St. Frances of Rome: The Archangel and the Flaming Heart
One of the most celebrated mystics of the fifteenth century, Saint Frances of Rome, was born in the Eternal City in 1384, to a noble family. She had from a young age desired to enter religious life, but her father had other plans, and she was married as a young woman to Lorenzo de’ Ponziani, a nobleman and soldier. Saint Frances distinguished herself by her charity towards the poor and her zeal for the salvation of souls. Many of her friends from the ranks of the noblewomen of Rome were converted by her good example from frivolous lives to the ardent practice of the Faith. She formed for them an association of oblates attached to the White Benedictine monastery at Santa Maria Nouva; their constitutions were later approved by Pope Eugene IV in 1433.
These oblates lived as religious sisters. However, they did not live under the strict cloister, nor did they take formal vows. Their days were spent in prayer and good works. Frances’ husband Lorenzo agreed to let her take a vow of continence; she was thus greatly aided in a life of contemplation of divine mysteries. She was also gifted with ecstasies and the working of miracles. She beheld the bodily vision of her guardian angel. She was permitted to see into the consciences of others and detect schemes hatched in Hell. She was renowned for her deep humility and detachment, as well as the virtues of obedience and patience. She received private revelations from God on the realities of Hell and Purgatory, and she was permitted to foretell the end of the Schism of the West.
One of the miracles from her life involved her son Battista, in a time of war. Saint Frances’s husband fought in the Pope’s army in the wars against the anti-Popes of the Western Schism. On one occasion, the commander of the opposing army had ordered her son to be turned over to him as a hostage. Obeying the order because this was the will of her spiritual director, Frances stopped in a church on the way to deliver her son, entrusting his life to the Blessed Mother. When they arrived at the designated spot, the soldiers attempted to carry away her son on a horse. When whipped repeatedly however, the horse refused to budge. The soldiers saw Divine Providence at work and decided to return the boy to his mother.
St. Frances’ husband died in 1436; it was then that she retired to be with her oblates. Upon entering, she was made superior. Visiting her son one day, she fell sick and her death came on the day she had foretold, the 9th March. It is on this day that her feast is traditionally kept.

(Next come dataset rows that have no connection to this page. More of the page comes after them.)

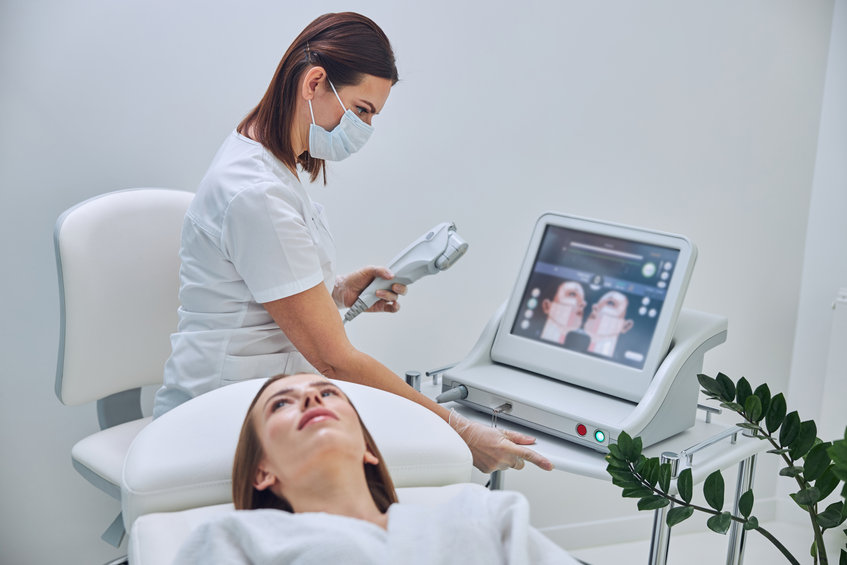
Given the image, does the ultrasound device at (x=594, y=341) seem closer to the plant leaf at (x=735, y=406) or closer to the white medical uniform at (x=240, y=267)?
the plant leaf at (x=735, y=406)

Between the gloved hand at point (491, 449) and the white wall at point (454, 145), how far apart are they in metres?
0.78

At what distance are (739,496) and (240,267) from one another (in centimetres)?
115

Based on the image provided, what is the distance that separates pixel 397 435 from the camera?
0.99m

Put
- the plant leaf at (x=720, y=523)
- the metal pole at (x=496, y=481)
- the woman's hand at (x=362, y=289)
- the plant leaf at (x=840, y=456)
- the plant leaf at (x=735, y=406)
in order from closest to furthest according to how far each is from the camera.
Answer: the plant leaf at (x=840, y=456)
the plant leaf at (x=720, y=523)
the plant leaf at (x=735, y=406)
the woman's hand at (x=362, y=289)
the metal pole at (x=496, y=481)

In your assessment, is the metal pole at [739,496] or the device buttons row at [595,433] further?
the metal pole at [739,496]

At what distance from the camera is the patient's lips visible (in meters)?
0.86

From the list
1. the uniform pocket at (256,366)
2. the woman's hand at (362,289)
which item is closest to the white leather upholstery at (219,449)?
the uniform pocket at (256,366)

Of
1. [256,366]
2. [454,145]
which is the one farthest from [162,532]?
[454,145]

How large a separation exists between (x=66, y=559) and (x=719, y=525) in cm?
160

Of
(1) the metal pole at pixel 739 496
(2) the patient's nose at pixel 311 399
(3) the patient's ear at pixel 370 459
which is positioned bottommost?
(1) the metal pole at pixel 739 496

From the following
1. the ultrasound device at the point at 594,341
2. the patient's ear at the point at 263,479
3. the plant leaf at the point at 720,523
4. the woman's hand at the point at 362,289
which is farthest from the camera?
the woman's hand at the point at 362,289

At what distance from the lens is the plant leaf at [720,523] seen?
3.75ft

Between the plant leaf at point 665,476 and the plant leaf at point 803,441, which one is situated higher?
the plant leaf at point 803,441

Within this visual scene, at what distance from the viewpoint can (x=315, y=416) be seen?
865 millimetres
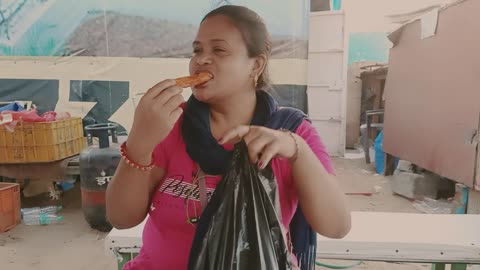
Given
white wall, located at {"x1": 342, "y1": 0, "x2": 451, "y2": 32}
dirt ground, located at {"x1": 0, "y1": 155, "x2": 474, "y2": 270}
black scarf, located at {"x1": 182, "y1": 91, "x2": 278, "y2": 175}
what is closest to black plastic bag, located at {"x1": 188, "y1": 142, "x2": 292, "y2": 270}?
black scarf, located at {"x1": 182, "y1": 91, "x2": 278, "y2": 175}

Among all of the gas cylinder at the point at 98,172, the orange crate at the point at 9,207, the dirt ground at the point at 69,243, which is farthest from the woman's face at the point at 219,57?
the orange crate at the point at 9,207

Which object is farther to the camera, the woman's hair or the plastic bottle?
the plastic bottle

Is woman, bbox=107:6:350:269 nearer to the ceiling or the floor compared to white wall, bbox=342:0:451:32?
nearer to the floor

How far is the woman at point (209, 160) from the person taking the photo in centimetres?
102

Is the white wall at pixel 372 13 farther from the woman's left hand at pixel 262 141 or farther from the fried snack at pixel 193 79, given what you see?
the woman's left hand at pixel 262 141

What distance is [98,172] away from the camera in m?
3.48

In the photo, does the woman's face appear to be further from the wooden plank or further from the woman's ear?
the wooden plank

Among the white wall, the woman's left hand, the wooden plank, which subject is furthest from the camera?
the white wall

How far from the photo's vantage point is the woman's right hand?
93cm

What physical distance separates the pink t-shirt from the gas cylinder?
2.46 m

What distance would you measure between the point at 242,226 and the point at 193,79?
406mm

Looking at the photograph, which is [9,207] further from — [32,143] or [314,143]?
→ [314,143]

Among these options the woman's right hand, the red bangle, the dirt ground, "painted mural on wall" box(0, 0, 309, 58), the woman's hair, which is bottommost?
the dirt ground

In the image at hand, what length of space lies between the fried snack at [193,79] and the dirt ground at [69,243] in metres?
1.51
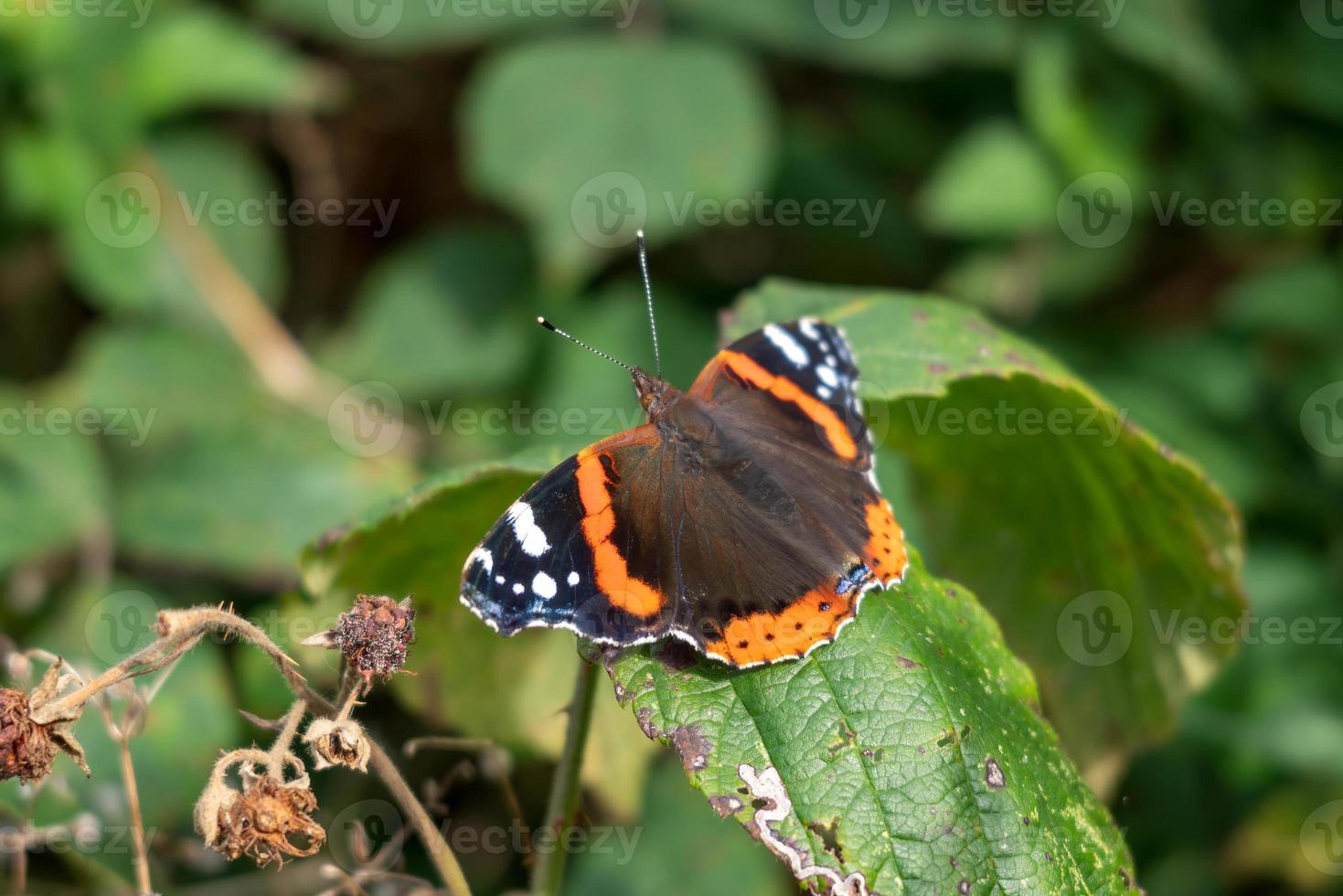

Saint Frances of Rome is the patron of Benedictine oblates, automobile drivers, and widows. Her status as the patron of drivers comes from a pious tradition according to which when the saint traveled, an angel would cast a light on the road ahead of her with a celestial lantern, ensuring her safety. Her example of holiness in everyday life and her salutary influence on those around her teaches us that holiness is indeed attainable for those living in the world, not just those in religious orders. We see from the example of Saint Frances that devotion to God is practicable in every walk of life.
Images of Saint Frances of Rome often feature her with the attributes of a Benedictine habit, in honour of the association of Benedictine oblates which she founded. Many depictions of her also include an archangel, in a tribute to the special grace she received of the sight of her own guardian angel. As her heart was like a burning furnace of divine charity, she is also frequently shown holding a flaming heart in her hand.
She was canonised by Pope Paul V in 1608. For many years before her canonisation however, the faithful came in large numbers to venerate her body in the Church of Santa Maria Nuova, in the Roman Forum. This church is now dedicated to her and known as the Santa Francesca Romana.
Prayer: “Bright jewel of the Order of Saint Benedict, illustrious Saint Frances of Rome, thou who wast led by Divine Providence through various stations in life, that thou mightest be a pattern of every virtue, to maidens, to matrons and to widows, pray for us to our Divine Saviour that we may be detached from the vanities of the world and may be able, under the guiding hand of our guardian angel, to grow daily in the love of God, of His Church and of our neighbour, and finally to be made partakers in Heaven of thy felicity. Amen.”